O Papa, o primeiro jesuíta da História, dirigiu esta oração "a todos aqueles que ocupam papéis de responsabilidade no domínio económico, político ou social".

O "verdadeiro poder" de um Papa é "o serviço humilde, concreto", declarou, aconselhando os religiosos a "não terem medo da ternura".

Francisco considerou que um papa "deve abrir os braços para (...) receber com afeto e ternura toda a humanidade, especialmente os mais fracos, os mais pobres, os mais pequenos".

"Não devemos ter medo da bondade, e nem da ternura", exclamou.

O Papa Francisco chegou pelas 9 horas (8 horas em Portugal continental) à praça de São Pedro, tendo saudado, a partir do "papamóvel", milhares de fiéis e responsáveis de vários países, presentes no local para assistir à missa de início do pontificado.

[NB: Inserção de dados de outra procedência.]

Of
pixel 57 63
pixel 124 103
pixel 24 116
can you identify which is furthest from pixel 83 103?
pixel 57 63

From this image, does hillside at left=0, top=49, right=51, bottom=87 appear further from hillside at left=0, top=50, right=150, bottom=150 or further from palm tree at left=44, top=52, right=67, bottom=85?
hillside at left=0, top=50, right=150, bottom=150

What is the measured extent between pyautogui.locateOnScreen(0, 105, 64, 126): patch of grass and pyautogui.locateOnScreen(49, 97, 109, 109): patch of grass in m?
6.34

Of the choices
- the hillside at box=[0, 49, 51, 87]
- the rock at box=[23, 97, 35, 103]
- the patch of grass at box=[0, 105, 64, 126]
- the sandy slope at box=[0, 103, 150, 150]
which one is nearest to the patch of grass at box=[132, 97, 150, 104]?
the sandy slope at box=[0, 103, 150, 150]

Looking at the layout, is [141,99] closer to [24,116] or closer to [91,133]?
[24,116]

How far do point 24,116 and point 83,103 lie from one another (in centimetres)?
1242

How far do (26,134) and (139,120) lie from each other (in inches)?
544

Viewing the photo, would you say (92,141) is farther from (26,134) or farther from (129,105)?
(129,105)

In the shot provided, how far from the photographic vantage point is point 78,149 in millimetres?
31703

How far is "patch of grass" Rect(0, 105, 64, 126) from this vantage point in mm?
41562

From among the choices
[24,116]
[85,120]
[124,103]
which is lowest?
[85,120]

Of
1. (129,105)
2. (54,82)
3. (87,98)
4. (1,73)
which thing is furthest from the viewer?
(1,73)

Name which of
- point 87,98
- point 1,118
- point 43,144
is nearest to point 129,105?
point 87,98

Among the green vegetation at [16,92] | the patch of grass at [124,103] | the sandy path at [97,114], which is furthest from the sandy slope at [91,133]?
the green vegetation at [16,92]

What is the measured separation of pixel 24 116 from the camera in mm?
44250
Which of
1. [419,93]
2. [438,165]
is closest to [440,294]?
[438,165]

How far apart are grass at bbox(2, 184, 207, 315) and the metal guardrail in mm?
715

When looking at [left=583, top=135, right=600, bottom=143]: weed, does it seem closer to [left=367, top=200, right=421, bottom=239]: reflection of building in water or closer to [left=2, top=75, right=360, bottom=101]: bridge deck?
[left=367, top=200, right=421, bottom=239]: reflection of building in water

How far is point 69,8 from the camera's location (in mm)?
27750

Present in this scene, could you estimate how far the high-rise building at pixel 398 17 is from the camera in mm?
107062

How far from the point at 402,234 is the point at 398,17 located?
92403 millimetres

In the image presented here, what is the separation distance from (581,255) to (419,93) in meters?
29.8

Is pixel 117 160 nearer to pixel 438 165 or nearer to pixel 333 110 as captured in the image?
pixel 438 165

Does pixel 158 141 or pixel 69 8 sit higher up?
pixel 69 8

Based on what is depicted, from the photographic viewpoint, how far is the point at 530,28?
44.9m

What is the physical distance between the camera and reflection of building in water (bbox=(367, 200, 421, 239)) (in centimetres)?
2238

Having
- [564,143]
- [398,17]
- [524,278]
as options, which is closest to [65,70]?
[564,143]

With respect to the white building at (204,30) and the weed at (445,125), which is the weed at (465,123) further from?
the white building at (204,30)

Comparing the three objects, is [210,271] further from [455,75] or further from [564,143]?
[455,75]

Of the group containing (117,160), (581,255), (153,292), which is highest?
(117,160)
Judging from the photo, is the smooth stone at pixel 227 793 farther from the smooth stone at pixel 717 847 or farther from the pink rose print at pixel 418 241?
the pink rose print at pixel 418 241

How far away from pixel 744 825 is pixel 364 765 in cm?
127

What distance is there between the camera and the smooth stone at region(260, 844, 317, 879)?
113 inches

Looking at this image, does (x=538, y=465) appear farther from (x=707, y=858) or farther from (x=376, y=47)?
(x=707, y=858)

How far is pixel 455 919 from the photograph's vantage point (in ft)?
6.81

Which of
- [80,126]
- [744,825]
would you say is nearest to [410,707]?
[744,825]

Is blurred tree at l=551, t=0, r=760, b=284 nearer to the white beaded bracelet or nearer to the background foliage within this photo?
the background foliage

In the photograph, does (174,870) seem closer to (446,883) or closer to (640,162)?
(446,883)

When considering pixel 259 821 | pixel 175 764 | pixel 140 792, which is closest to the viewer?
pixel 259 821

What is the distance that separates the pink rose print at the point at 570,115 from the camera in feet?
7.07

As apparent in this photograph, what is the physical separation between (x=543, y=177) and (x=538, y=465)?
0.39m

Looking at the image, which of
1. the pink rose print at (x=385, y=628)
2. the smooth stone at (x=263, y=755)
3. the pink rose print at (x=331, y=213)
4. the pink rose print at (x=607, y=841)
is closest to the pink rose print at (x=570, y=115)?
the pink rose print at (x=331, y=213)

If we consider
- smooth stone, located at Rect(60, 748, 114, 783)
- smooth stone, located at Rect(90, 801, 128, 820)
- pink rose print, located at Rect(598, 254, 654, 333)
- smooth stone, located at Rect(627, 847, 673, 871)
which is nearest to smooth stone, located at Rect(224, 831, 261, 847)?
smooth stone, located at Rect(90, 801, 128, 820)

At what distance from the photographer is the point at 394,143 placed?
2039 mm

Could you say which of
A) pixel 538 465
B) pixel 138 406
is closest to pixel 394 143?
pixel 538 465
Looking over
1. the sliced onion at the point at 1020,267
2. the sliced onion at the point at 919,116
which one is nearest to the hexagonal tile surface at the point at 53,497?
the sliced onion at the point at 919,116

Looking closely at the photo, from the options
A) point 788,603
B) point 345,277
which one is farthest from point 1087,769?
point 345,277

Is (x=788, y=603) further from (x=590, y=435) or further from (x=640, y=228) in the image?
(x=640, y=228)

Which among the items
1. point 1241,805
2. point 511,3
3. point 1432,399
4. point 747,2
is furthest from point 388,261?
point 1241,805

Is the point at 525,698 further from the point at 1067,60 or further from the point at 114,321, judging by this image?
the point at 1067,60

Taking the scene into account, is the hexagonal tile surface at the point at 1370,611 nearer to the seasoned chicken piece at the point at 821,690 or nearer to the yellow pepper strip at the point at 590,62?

Antes da missa, o papa recebeu o anel do pescador, em prata dourada, e do pálio petrino, insígnias oficiais do líder de 1,2 mil milhões de católicos.

O cardeal argentino Jorge Bergoglio, de 76 anos, foi eleito na quarta-feira pelos 115 cardeais reunidos em Roma, escolhendo o nome de Francisco.

Francisco sucede a Bento XVI e é o 266.º Papa da Igreja Católica.